• **Provided passage**
# Water temperature for bathing?



## North&South (May 20, 2015)

Well, I've been through the 3rd bath session with the pup, and it was the least successful. The first one went great, he was fully cooperative and was a riot out of the tub and drying off. He was very happy. The second one he was less happy with it, it took some treat dispensing to get through the bath. Actually, I dispensed treats the first time as well. This time there was lots of growling despite my being super careful in how things progressed. I managed to get him wet but only got a bit of shampooing done and just barely got that bit rinsed before I figured I had better stop before the experience became too negative for both of us. At this point he was trying to jump out of the tub and I was afraid of injury and possible bloodshed (mine, not his). 

I'm wondering if maybe I am doing something wrong with the temperature. I had the water lukewarm. Should it be warmer, do you think? Or cooler? 

I've never pushed or forced this dog re bath time, I have always gently introduced him to the whole thing and lots of treats involved. I don't think he's afraid, I think he just doesn't like it. 

The rescue where we got him said he "loves water". Nope, he doesn't. He maybe tolerates it at best. We were at a lake last week and he wanted nothing to do with the water.

• **Material provided**
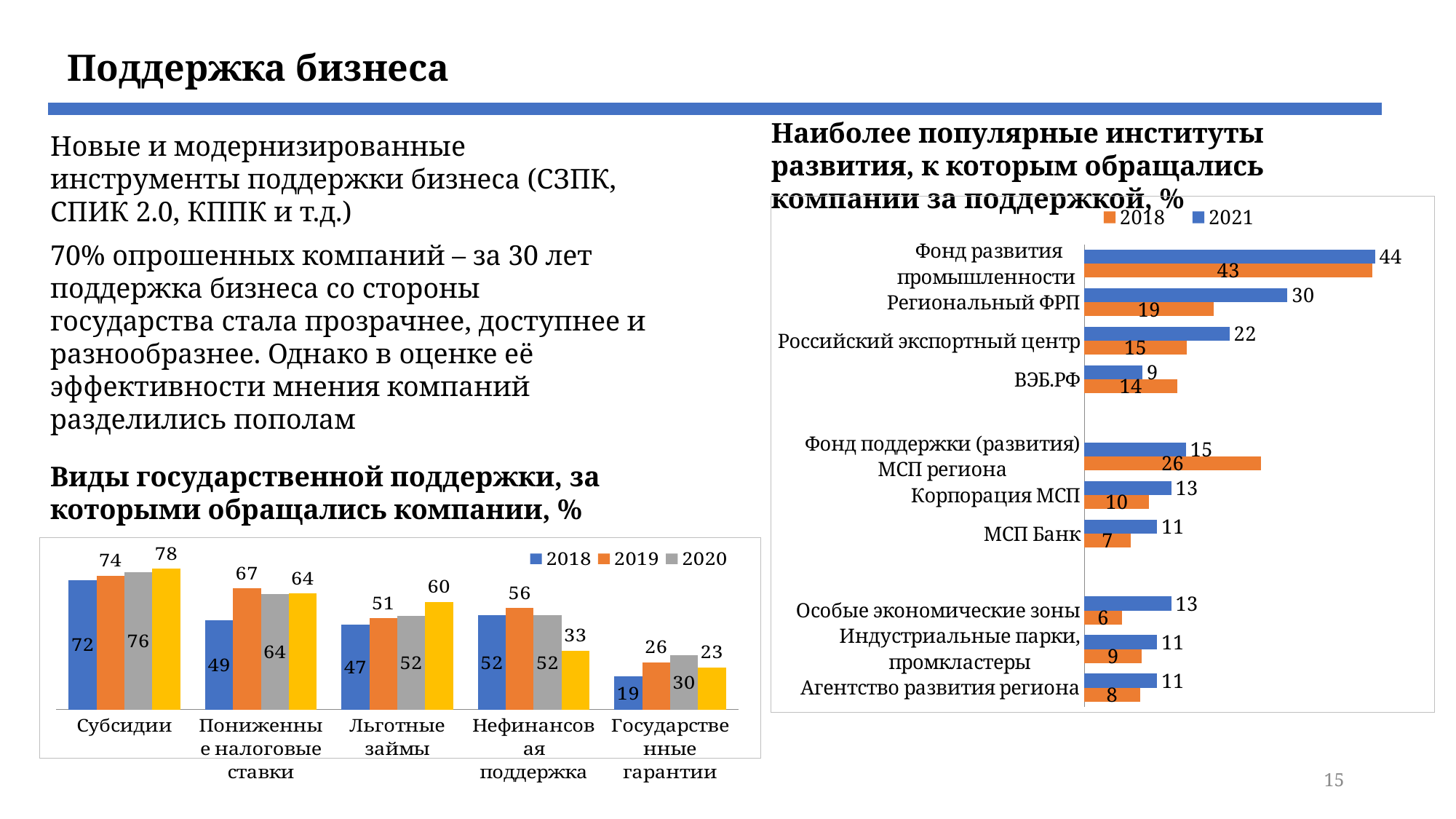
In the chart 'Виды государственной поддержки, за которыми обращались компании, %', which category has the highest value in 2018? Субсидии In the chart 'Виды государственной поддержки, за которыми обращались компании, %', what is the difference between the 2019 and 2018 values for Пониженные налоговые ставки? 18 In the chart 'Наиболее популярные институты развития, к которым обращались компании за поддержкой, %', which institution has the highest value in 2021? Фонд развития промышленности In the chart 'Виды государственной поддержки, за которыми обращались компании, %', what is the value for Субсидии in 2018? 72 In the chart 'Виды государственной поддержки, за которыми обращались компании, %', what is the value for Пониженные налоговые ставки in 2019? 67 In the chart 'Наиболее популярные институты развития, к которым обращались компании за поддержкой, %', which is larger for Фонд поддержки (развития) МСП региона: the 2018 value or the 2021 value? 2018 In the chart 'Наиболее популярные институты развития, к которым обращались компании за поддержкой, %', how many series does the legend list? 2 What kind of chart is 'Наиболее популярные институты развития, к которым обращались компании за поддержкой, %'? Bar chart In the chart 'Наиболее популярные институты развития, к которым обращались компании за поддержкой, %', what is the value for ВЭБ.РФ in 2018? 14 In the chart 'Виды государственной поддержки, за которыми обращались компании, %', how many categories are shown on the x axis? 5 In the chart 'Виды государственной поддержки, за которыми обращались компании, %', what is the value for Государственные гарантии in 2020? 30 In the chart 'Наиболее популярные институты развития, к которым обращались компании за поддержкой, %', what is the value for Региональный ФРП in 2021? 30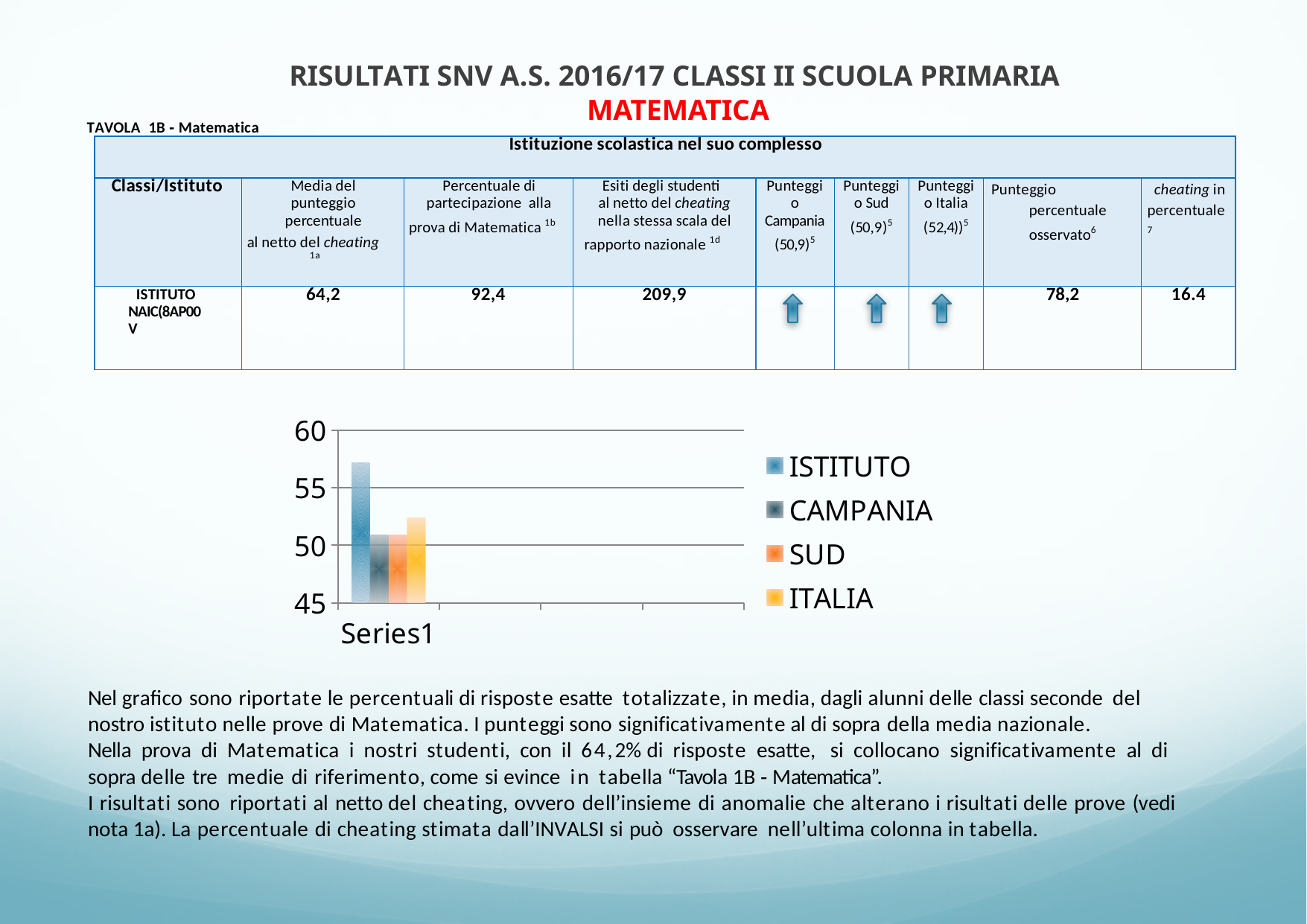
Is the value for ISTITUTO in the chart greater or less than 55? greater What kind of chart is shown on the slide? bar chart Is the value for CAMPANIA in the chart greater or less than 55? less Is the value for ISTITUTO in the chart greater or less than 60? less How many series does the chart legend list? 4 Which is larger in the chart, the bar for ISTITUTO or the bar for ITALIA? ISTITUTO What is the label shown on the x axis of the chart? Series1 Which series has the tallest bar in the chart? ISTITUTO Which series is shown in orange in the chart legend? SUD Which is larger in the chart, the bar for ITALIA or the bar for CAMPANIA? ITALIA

* * *

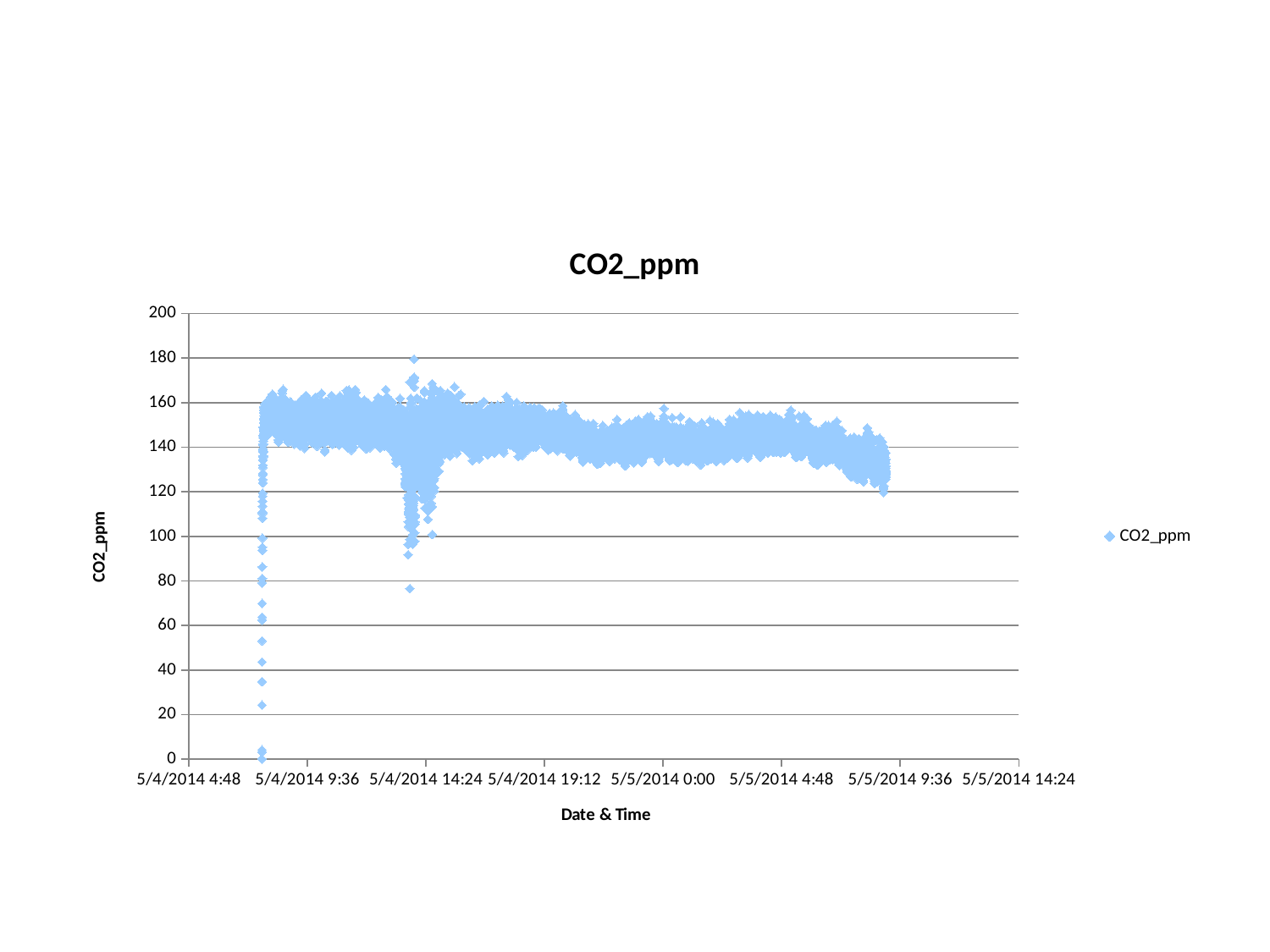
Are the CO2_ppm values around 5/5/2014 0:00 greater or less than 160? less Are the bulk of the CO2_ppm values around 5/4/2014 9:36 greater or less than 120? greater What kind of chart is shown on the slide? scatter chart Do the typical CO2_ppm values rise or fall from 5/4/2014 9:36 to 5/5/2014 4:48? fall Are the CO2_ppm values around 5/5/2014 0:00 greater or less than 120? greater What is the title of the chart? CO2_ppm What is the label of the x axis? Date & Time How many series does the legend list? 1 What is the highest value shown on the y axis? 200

• **What to work on**
(1) Reproduce the dog bath-temperature post word for word, starting with "## North&South (May" and going on through "(mine, not his).".
(2) Carry on the dog bath-temperature post from the point where it ends.

• **Per-task outputs**
(1)
## North&South (May 20, 2015)

Well, I've been through the 3rd bath session with the pup, and it was the least successful. The first one went great, he was fully cooperative and was a riot out of the tub and drying off. He was very happy. The second one he was less happy with it, it took some treat dispensing to get through the bath. Actually, I dispensed treats the first time as well. This time there was lots of growling despite my being super careful in how things progressed. I managed to get him wet but only got a bit of shampooing done and just barely got that bit rinsed before I figured I had better stop before the experience became too negative for both of us. At this point he was trying to jump out of the tub and I was afraid of injury and possible bloodshed (mine, not his).

(2)
----------



## GHill762 (Jul 13, 2015)

How often are you bathing him?

I prefer warm, especially for pups because they tend to shiver afterward otherwise. 

Also, I prefer to fill the tub rather than use a sprayer. Most dogs don't like being sprayed ime and do much better with still water.


----------



## North&South (May 20, 2015)

About monthly. His second bath came about 2 weeks after the first because he had walked in some tall grass which I had later found out may have been sprayed with herbicide. (Turns out it hadn't been, but I wanted to be safe.) 

I am not a person who would want to bathe a dog any more often than necessary, but hubby is less tolerant of any of 'dog smell' than I am. 

So warmer than lukewarm would be better, you figure? 

I don't have access to a sprayer, I was just putting him in a baby tub inside a large tub. Today he seemed antsy about the baby tub, so I put some water in the big tub, about ankle deep for me, and I stepped in myself with him, tried to make a game of it for him. Do you think deeper water would be better, up to the dog's tummy maybe? (In that case, I may not necessarily get in with him.) I don't want this to turn into something he comes to dislike progressively more and more. So far, if this is how it's going to be, it may end up with going to a groomer, but the nearest one lives over an hour's drive away. I have contacted her by e-mail to see if she can deal with difficult dogs and how she feels about that. I want to determine her personality and attitude before I take that step, but he will have to see a groomer for some things because certain things are beyond my scope, like nail trimming and sanitary trims.


----------



## Caro (Sep 10, 2012)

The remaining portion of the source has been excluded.